The south front (entrance front) is composed of the hall wing at left and the low wing at right. The hall range has a projecting gabled wing at right with a bowed front, originally the stair tower but converted in the early 20th century to an entrance. This is close-studded with brick nogging. A doorway and single-light casement occupy the ground and first floors respectively. Immediately to its left is a massive English bond chimney stack with blue brick diapering, bearing 2 octagonal flues and mostly rebuilt in the 19th century. To the right is an outshut with a pantile roof, above which at first floor level is a 4-light casement with a 3-light window in the gable above.
Projecting to the right is the low southern wing with four 2-light ground floor windows and three similar first floor windows. Projecting at the far right is a further wing with a cambered-headed doorway at right, 2-light windows either side, a 4-light first floor window and a 3-light attic window.

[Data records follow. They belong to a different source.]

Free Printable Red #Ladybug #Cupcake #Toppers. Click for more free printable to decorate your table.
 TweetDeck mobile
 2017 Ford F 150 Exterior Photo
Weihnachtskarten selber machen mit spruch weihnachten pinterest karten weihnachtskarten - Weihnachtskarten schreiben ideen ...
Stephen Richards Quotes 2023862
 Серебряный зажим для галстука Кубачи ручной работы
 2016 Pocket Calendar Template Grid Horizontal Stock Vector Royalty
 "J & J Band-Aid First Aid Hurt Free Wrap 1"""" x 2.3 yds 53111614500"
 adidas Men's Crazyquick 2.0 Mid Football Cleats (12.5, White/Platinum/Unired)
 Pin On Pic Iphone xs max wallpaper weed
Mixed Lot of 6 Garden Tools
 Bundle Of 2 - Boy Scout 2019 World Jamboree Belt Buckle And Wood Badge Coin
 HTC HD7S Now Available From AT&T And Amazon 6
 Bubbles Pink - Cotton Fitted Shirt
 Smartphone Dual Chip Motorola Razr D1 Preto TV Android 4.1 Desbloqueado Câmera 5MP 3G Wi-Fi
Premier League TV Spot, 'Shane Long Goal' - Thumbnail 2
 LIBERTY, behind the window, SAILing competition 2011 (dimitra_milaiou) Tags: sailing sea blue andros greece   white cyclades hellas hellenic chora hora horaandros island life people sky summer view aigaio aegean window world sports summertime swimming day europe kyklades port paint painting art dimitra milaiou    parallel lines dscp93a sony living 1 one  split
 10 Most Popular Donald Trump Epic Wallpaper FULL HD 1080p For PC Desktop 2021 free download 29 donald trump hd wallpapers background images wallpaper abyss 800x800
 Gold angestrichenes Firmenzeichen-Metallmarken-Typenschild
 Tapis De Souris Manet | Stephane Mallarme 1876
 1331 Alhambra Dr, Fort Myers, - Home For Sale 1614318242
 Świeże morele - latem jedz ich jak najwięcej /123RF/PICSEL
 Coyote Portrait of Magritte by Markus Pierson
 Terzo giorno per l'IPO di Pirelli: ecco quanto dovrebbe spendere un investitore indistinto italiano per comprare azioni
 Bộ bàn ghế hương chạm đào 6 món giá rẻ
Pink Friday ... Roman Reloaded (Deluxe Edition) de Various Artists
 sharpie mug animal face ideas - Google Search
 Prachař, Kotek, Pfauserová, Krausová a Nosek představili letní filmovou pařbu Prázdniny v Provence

The interior is remarkably preserved. The kitchen in the low wing has pament tile flooring and jowled floor posts indicating a continuous first floor, part of which has been removed to create a 2-storey dining area. The hall has an 18th-century brick floor with 17th-century panelling to the walls, some with 20th-century additions or restorations. The ceiling is divided into 4 cells by richly-moulded beams of circa 1500 with roll and cavetto mouldings and fleurons to their sides. Richly-moulded joists have run-out end stops. The central beams are supported by arch braces with floral bosses to their spandrels. The chimney bressumer has roll mouldings and fleurons, some of which have been renewed. The screens passage contains a series of moulded muntins and two remaining doorways with 4-centred heads having decorated spandrels. Above the brattished cross rail forming the lintel of the doorways is a further series of uprights. No sign of doors to the service rooms remains; the side wall now has a window.
The parlour, now a dining room, has similarly-moulded ceiling beams, some shaved. A similarly-moulded wall frieze is present. The walls are panelled below this with late 16th-century work of very finely-moulded stylised linenfold, similar to that at Lavenham Guildhall. One contemporary door and three 19th or early 20th-century copies survive. A chamfered bressumer is present.
A Jacobean staircase of 4 flights with turned newels and balusters and a moulded handrail is present.
The banqueting room above the cockpit has been subdivided into bedrooms, dressing rooms and bathrooms. It retains fresco work to the walls showing strapwork cartouches, caryatids and hermes, with the Naunton and Gosnold arms above the fireplace, which has a 4-centred arch of moulded bricks. A moulded ceiling with square and L-shaped panels remains.
A further first floor room retains 17th-century panelling. Another room above the hall has richly-moulded wall posts and ceiling beams similar to those in the hall.
Otley Hall shares several features with the contemporary High House, Otley, apparently also built for the Gosnold family.